CVS needs to step up to competition from Amazon and Aetna needs to reinvent its business model, says analyst
The proposed merger between CVS Health Corp. and Aetna Inc. is not a done deal yet, but analysts are already cheering the prospects of the two health care giants teaming up against increased competition, including the new threat from Amazon.com Inc.
The Wall Street Journal reported on Thursday that CVS CVS, -5.89% is in talks with Aetna AET, -3.07% and has offered to buy the health insurer for more than $200 per share, which would value the company at more than $66 billion.
Shares of Aetna rallied 12% after the reports, while CVS closed 2.9% lower on Thursday. CVS shares fell 3.5% in early trade Friday, while Aetna slid 0.3%.
According to the WSJ sources, the merger proposal was spurred by expectations that Amazon AMZN, +13.22% would enter the pharmacy business.
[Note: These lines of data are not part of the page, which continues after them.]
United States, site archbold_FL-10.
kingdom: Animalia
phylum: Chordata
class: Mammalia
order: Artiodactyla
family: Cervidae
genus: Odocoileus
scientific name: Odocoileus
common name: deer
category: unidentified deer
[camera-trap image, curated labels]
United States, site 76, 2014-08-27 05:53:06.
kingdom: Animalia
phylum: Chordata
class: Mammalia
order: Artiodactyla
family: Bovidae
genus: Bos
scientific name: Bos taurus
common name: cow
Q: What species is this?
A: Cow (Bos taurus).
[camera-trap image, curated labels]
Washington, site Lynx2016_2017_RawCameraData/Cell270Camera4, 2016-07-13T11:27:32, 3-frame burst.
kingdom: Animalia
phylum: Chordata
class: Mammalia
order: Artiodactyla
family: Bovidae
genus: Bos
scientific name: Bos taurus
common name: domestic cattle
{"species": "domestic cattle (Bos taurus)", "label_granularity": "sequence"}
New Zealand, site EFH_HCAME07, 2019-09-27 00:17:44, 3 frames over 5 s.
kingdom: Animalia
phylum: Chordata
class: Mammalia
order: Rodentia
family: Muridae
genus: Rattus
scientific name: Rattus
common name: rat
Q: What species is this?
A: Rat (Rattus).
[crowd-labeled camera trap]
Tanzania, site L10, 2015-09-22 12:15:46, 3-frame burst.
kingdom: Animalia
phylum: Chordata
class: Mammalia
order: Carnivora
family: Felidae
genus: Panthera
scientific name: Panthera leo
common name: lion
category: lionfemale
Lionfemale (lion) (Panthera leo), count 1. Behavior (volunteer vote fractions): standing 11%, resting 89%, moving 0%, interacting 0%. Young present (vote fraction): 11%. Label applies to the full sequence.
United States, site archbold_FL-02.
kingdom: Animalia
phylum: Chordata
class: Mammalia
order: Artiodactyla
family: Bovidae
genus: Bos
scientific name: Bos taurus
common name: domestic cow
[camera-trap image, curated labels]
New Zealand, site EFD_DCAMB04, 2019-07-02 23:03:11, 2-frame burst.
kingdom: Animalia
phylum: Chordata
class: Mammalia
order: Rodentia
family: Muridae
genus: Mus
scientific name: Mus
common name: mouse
That concern that was underscored on Thursday by reports Amazon has obtained approval to become a wholesale pharmaceutical distributor in a number of states. Such a move is expected to pressure a wide range of industry players, including drug wholesalers, pharmacy chains and pharmacy-benefit managers, middlemen that negotiate drug prices.
A tie-up between a retailer like CVS and a health insurer like Aetna may seem surprising on the surface. But experts say both parties need to make strategic moves to address the changes in the sector, including the possible threat from juggernaut Amazon.